Many sideliners are sideliners because they do not have a business plan. I always plan five years out. Always with backup plans.

In beekeeping timing and careful planning are key. 

Like all other business commercial beekeeping requires capital. Without careful planning and goals (size you wish to end up) growth is awkward ( honey house way to small or perhaps moving hives by hand when a forklift is needed).

Not willing to hire help when needed will limit the size of an operation. 

The beekeeper may be the best beekeeper in the world but if a poor manager of help and business then problems will arise.

The "Peter Principal" applies to many operations and should be followed.
In other words once you get to a level you are comfortable with and the operation runs smoothly and is profitable be content. 

Buying out every operation in sight and trying to combine to yours can be problematic ( first hand experience) but can put you in a position to make big bucks in a hurry. 
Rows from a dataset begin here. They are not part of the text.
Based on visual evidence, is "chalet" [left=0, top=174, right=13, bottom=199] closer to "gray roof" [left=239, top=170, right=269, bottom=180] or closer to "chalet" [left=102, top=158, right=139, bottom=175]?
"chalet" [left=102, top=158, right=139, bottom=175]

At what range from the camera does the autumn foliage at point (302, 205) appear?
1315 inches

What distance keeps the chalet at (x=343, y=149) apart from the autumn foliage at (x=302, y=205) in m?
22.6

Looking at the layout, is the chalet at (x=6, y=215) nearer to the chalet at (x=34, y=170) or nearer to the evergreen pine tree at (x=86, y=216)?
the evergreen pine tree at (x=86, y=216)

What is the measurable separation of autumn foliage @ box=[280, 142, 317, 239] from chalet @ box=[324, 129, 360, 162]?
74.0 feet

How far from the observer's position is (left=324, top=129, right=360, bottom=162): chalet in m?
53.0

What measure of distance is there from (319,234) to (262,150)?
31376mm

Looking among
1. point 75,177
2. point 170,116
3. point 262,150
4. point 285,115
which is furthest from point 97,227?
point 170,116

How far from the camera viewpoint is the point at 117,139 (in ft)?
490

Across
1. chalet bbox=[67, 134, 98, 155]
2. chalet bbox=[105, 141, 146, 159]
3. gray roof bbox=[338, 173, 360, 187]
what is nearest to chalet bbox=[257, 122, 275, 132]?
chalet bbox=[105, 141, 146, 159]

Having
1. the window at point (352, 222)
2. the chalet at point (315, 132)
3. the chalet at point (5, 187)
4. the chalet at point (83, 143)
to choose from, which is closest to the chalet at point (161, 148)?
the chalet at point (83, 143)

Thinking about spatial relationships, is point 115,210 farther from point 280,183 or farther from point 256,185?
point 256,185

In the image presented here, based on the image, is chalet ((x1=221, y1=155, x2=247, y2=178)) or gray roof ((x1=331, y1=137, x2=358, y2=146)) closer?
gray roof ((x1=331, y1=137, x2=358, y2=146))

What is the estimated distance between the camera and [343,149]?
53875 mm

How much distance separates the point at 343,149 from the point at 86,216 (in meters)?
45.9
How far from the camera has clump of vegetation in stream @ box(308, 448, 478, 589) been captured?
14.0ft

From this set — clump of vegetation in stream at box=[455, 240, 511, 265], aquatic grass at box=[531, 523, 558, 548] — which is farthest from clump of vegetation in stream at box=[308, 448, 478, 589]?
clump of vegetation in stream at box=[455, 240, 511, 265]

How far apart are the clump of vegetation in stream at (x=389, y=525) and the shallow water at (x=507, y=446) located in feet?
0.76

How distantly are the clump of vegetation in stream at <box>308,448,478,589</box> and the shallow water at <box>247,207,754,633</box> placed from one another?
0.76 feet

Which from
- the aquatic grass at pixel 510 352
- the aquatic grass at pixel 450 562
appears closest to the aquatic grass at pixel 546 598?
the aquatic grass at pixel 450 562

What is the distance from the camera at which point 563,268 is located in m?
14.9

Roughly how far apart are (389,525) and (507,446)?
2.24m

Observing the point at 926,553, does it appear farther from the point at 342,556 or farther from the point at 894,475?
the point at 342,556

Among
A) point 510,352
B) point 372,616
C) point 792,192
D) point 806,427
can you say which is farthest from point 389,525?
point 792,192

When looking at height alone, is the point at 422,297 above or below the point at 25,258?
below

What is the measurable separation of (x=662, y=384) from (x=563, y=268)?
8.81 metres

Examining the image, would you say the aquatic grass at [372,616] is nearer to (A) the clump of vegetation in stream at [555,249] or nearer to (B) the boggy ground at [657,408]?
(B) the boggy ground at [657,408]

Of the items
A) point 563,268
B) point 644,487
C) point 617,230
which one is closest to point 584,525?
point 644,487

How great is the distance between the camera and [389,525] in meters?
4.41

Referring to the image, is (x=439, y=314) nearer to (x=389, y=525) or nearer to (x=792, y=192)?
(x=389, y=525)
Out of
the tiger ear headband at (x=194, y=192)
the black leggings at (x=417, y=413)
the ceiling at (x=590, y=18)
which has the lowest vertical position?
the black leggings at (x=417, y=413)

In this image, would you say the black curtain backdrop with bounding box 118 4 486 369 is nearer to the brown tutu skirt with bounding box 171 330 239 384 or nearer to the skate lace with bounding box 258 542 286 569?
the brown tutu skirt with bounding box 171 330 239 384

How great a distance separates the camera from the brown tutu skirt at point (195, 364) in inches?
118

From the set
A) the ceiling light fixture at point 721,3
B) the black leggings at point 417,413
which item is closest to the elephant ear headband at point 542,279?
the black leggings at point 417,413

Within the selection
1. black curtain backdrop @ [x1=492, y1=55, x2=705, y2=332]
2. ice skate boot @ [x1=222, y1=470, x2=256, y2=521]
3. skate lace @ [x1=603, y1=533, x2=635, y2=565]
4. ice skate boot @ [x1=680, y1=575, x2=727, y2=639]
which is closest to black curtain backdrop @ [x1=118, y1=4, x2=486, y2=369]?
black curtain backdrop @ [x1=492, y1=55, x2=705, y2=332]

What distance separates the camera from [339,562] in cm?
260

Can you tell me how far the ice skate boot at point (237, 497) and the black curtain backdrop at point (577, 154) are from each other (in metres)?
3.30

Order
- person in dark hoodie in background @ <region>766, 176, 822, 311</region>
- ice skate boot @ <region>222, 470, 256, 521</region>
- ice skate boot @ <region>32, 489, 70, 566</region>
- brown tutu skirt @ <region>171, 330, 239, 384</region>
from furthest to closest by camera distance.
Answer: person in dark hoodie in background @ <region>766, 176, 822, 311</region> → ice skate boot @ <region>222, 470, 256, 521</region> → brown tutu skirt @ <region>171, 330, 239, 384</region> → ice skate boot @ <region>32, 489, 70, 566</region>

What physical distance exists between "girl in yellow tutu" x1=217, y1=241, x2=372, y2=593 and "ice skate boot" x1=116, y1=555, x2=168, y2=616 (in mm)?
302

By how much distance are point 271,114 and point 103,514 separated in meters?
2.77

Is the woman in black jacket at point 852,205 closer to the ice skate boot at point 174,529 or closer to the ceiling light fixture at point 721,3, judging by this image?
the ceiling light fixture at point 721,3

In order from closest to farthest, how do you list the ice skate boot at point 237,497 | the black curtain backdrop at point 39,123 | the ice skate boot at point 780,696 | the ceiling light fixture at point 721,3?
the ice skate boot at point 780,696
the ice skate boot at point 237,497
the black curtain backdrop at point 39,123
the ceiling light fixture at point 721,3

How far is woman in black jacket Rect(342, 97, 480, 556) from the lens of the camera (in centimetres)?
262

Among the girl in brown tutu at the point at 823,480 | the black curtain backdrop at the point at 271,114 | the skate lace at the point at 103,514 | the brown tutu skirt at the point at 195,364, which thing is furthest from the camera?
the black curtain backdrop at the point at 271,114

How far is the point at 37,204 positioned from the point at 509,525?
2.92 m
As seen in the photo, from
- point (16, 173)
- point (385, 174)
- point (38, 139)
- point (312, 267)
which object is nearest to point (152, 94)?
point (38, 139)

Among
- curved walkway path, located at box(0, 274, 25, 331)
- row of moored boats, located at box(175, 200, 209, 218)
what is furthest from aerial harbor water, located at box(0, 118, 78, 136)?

Beekeeping is seasonal and being able to buy hives worth the money (spring) and work all season and with luck do pollination and make a crop can pay for the hives making a profit and getting the hives for free. Has been the fast track to large commercial beekeeping for decades.


----------



## merdoc (May 4, 2010)

I remember my dad and brothers buying in big in 1979.We had the best gallberry land in n fla.The bears were awful, one year it rained hard and knocked off the blooms.I thought it was tuff but now after 25 plus years in the factory I wish we had stayed in.Im getting a couple of packages and see if I can build from them good luck to you.


----------